Transcribe every one of the rows below word for word, omitting the pictures.
++++ INFORMATION PROVIDED
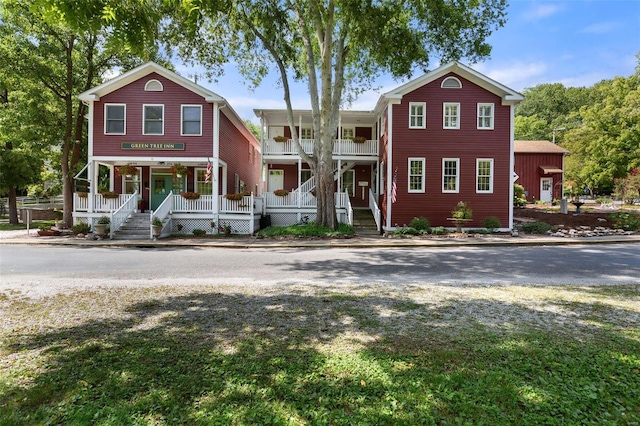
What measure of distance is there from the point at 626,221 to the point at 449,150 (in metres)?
9.24

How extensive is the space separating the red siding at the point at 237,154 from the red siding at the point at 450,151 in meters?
9.06

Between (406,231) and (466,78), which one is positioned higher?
(466,78)

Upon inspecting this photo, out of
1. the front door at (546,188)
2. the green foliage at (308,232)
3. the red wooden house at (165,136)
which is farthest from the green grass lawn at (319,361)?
the front door at (546,188)

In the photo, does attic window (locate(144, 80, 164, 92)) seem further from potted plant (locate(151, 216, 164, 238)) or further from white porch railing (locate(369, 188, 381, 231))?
white porch railing (locate(369, 188, 381, 231))

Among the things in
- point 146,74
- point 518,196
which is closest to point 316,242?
point 146,74

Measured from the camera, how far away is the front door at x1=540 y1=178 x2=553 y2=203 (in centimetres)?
3438

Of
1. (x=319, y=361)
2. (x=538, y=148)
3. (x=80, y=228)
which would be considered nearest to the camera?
(x=319, y=361)

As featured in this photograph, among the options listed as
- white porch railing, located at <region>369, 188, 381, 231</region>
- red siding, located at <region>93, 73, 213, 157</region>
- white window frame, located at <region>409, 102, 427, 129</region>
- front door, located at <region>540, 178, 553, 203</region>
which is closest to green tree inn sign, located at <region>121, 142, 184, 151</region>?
red siding, located at <region>93, 73, 213, 157</region>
++++++++
- _SOLUTION TO THE EXERCISE_:
What measure of distance is there from the point at 626,221 to the point at 449,150 (in metres)?
9.24

How extensive is the space separating the red siding at the point at 237,154 from the red siding at the point at 450,151 in meters?
9.06

Between (406,231) and (466,78), which one is positioned higher?
(466,78)

Upon inspecting this photo, out of
1. the front door at (546,188)
2. the green foliage at (308,232)
3. the red wooden house at (165,136)
which is farthest from the green grass lawn at (319,361)?
the front door at (546,188)

In the photo, does attic window (locate(144, 80, 164, 92)) seem further from potted plant (locate(151, 216, 164, 238)) or further from white porch railing (locate(369, 188, 381, 231))?
white porch railing (locate(369, 188, 381, 231))

Among the things in
- point 146,74
- point 518,196
which is closest to point 316,242?
point 146,74

Measured from the camera, how far away is the front door at x1=540 y1=178 x2=553 y2=203 (in centimetres)?
3438

Of
1. (x=319, y=361)
2. (x=538, y=148)
3. (x=80, y=228)
which would be considered nearest to the camera?
(x=319, y=361)

As featured in this photograph, among the options listed as
- white porch railing, located at <region>369, 188, 381, 231</region>
- red siding, located at <region>93, 73, 213, 157</region>
- white window frame, located at <region>409, 102, 427, 129</region>
- front door, located at <region>540, 178, 553, 203</region>
which is closest to green tree inn sign, located at <region>121, 142, 184, 151</region>?
red siding, located at <region>93, 73, 213, 157</region>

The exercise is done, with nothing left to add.